4.2 Сартр: экзистенциализм и марксизм

Может быть совсем другое прочтение и совсем другая рекомендация. встречается в творчестве Сартра. Основа сартровского прочтения история и его политика лежали в разделе Бытия и Ничто , описывающее рождение социального в «Посмотрите» ( ле относительно ) другого.Делая меня объектом своих проектов, другой отдаляет меня от себя, вытесняет меня с позиции субъекта (позиции, с которой мир определена в своем значении и значении) и составляет меня как что-то. Конкретно то, что я состою «как», есть функция чужого проекта, а не то, что я могу заставить себя быть. Я устроен как «француз» в и через враждебность, исходящую от этого немца; я устроен как «мужчина» в обиде этой женщины; я составлен как «еврей» на основании чужого антисемитизм; и так далее.Это устанавливает измерение моего существа, которое я не могу ни контролировать, ни отрицать, и мой единственный выход — вырвать отдалиться от другого в попытке восстановить себя в субъект-позиция. По этой причине, по сартровской модели, социальная реальность находится в вечном конфликте — гегелевская диалектика, в которой по онтологическим причинам никакое состояние взаимного признания никогда не может быть достигнуто. «Мы» — политический субъект — это всегда оспариваемый, конфликтный, нестабильный.

Но эта неустойчивость имеет определенную структуру, которую Сартр, пропитанный марксизмом межвоенной французской мысли (Александр Кожев, Жан Ипполит), исследованный с точки зрения определенного исторический материализм.Ведь общественные отношения имеют место не только между людьми, но и внутри институтов, которые развили исторически и которые закрепляют отношения власти и господства. Таким образом борьба за то, кто займет подчиненное положение, не ведется выходит на равных.

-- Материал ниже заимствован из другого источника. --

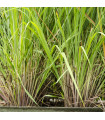 Citronová tráva - Cymbopogon citratus - semena - 20 ks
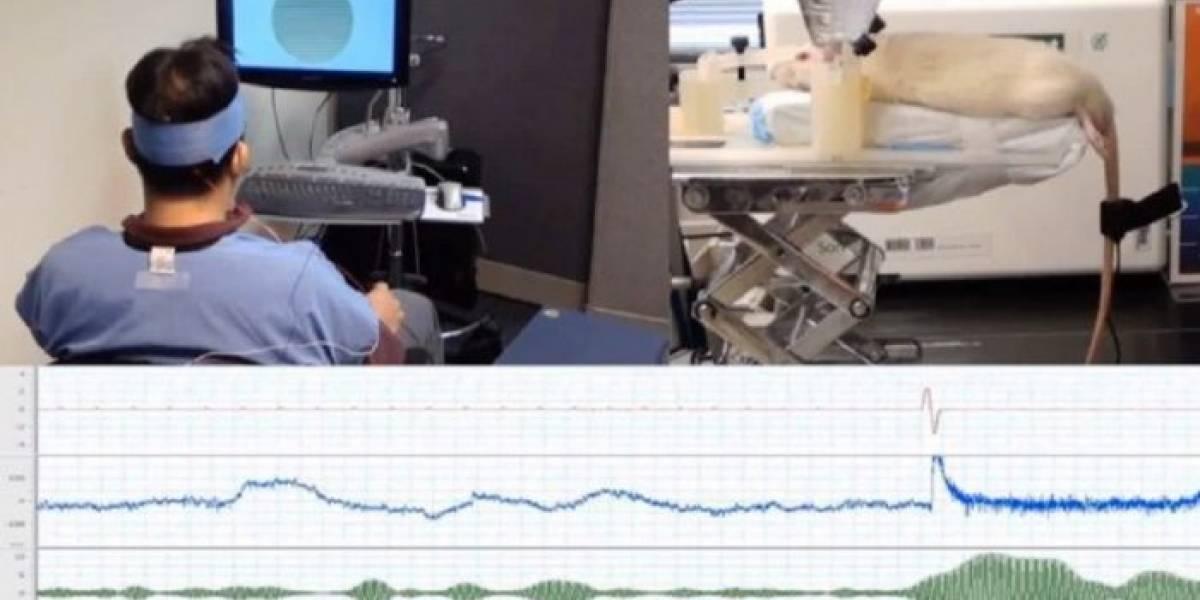 Universidad de Harvard crea interfaz que permite a humanos controlar una rata solo con el pensamiento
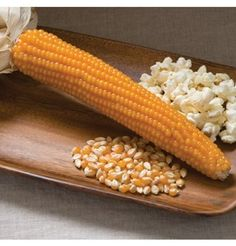 Browse our selection of brightly-colored dry field corn. Heirloom and organic seed options. Our dry corn seeds are all non-GMO and guaranteed. Popcorn Seeds, Garden Netting, Corn Plant, Seed Packaging, Organic Seeds, Garden Seeds, Organic Vegetables, Lawn And Garden, Vegetable Garden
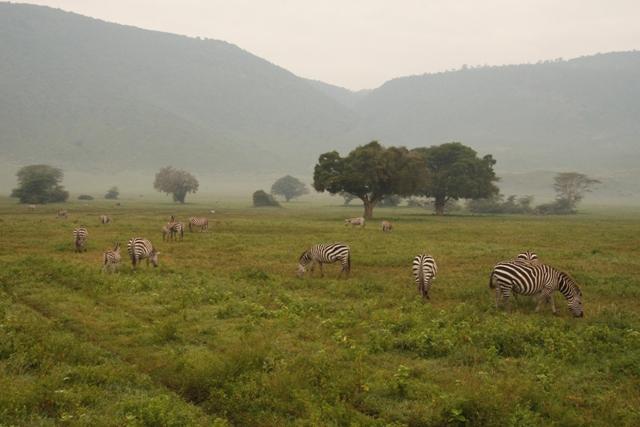 large_Tansania___Sansibar_540.jpg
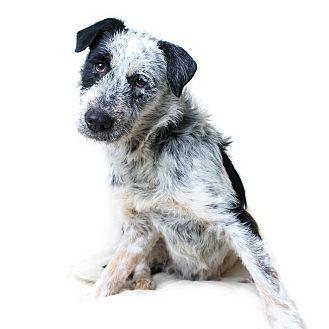 Terrier (Unknown Type, Medium) Mix Dog for adoption in Wilmington, Delaware - Capri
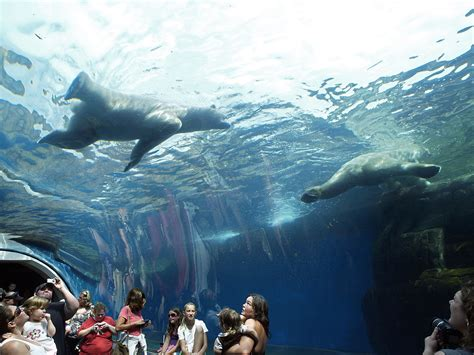 underwater tunnel aquarium zoo pennsylvania pittsburgh polar ppg way bears onlyinyourstate enchant possible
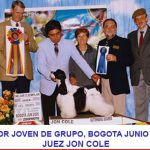 petts-wood-cockers-colombia-juancho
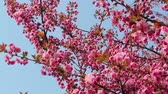 известный : Branches of blooming pink sakura (flowering cherry) swaying on the wind in spring Стоковые видеозаписи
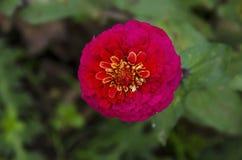 Il ramoscello fresco della zinnia rosa fiorisce il fiore nel giardino, Sofia della fioritura Fotografia Stock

Как Симона де Бовуар подробно показала в ее книга, Второй пол , историческая и институциональная место женщин определяется таким образом, что они обречены на своего рода постоянный статус «объекта» — они «второй» пол, поскольку социальные нормы определяются в мужских терминах.При этом борьба женщины за развитие проектов сдерживается постоянным институциональным «Взгляд», который уже определяет ее как «женщину», в то время как мужчине не обязательно действовать в условиях гендерных ограничений; он чувствует себя просто «человеком», чистой субъективностью. Использование аналогичные идеи в размышлениях о ситуациях расовых и экономического гнета, Сартр искал способ вывести политическое императивы перед лицом беспочвенности нравственных ценностей повлекли за собой своим взглядом на идеальность ценностей.

Сначала Сартр утверждал, что есть одна ценность — свобода. само по себе — что имело что-то вроде всеобщего авторитета. К посвятить себя чему-либо — это также всегда посвятить себя ценность свободы. В «Экзистенциализме есть гуманизм» Сартр пытался установить это с помощью своего рода трансцендентального аргумента, но вскоре он отказался от этой стратегии и избрал более скромную утверждая, что писатель должен всегда заниматься «на сторона свободы». Согласно теории «помолвленного литературы», изложенной в Что такое литература? , в Создавая литературный мир, автор всегда действует либо представить себе пути преодоления конкретных несвобод, таких как расизм и капиталистической эксплуатации, или же закрытие их.В последнем случае, он сам себе противоречит, так как сама идея писать предполагает свободу читателя, а это означает, в принципе, всей читающей публики. Каковы бы ни были достоинства этого аргумента, это действительно указывает на политическую ценность, которой Сартр оставался приверженным. на протяжении всей своей жизни: ценность свободы как самодеятельности.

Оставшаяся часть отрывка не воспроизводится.